Around 17% (65 PJ) of Australian industrial gas is consumed as a chemical feedstock. In addition to its use as an energy source, natural gas molecules are chemically transformed into other products. Many of these products are used in our everyday lives such as:

  • plastics
  • fertilisers
  • packaging
  • clothing
  • tyres
  • detergents
  • insulators
  • rubber
  • propellants
  • medical products 
  • adhesives
  • cosmetics. 

Decarbonising these everyday products will depend on the availability and price of substitutes like hydrogen and biomethane. These substitutes are not currently cost competitive with natural gas and will require sufficient scale. Achieving scale and cost efficiencies in low-emission hydrogen production is the only way to decarbonise chemical processes that need ammonia as an input. The Australian Government is undertaking a review of the National Hydrogen Strategy. This will position Australia on a path to be a global hydrogen leader by 2030 on both an export basis and for the decarbonisation of Australian industries.

Commercial and industrial (C&I) users of gas include those using gas as feedstock for a wide range of products such as fertilizers, plastics, explosives, clothing, and medicines, as well as those requiring gas for high heat applications, such as in the smelting metals and minerals, particularly in the steel, aluminium and critical minerals. There are currently no ready alternatives to the use of gas in these applications.

Australian Chamber of Commerce and Industry

Read Section 3 of the analytical report for more information about the use of natural gas as a feedstock.

Gas in homes and small businesses

Australian homes consumed an average of around 200 PJ of gas per year between 2011–2021, representing around 2.3% of Australia’s national net greenhouse gas emissions. Today, about 5 million households in Australia rely on natural gas. Most gas use in homes and small business is across Victoria, New South Wales, the Australian Capital Territory and to a lesser extent Western Australia and South Australia. 

Homes and small businesses use gas to:

  • cook food
  • heat water 
  • warm and cool buildings. 

Household gas consumption is relatively stable, although unusually cold winters can increase demand. Electrification is possible as there are widely available, cost competitive electric alternatives to household gas appliances.
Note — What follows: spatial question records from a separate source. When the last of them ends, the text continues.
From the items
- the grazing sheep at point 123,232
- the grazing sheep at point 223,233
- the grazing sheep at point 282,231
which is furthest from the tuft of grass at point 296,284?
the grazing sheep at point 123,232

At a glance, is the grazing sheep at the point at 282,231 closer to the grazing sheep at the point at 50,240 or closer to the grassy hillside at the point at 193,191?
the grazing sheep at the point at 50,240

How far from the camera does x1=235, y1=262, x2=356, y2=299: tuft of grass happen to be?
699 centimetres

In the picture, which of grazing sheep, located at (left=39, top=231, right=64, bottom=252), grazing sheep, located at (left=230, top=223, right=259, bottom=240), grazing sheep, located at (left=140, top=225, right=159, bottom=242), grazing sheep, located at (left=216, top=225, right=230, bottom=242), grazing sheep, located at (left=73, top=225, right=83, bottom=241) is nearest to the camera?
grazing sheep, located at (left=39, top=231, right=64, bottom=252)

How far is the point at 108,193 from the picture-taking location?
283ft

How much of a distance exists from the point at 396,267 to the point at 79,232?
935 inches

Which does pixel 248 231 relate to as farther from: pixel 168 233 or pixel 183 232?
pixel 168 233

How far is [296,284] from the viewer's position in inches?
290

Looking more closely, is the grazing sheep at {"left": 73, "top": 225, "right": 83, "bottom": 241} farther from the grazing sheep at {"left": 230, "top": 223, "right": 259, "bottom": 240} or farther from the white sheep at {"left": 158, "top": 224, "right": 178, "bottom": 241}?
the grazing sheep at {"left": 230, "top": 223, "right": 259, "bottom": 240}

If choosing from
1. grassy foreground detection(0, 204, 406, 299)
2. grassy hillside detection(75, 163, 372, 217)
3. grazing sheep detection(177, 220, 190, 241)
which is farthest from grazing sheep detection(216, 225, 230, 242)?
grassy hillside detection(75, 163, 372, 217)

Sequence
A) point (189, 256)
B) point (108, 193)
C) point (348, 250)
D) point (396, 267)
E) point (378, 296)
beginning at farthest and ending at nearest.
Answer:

Low-income households, renters and those in community housing face barriers to electrification. These include the cost of switching and a lack of control over which appliances to install. The retail cost of gas appliances remains competitive with electric alternatives. The cost of adding more electrical circuits or upgrading the household connection to the grid is likely to remain a barrier to low-income households, and will be a factor in landlords’ decision making. 

Electrification of homes, business, industry and transport, underpinned by renewable energy and storage, is a key decarbonisation strategy for the Australian economy, and should be expedited wherever possible, noting the energy productivity benefits it offers consumers.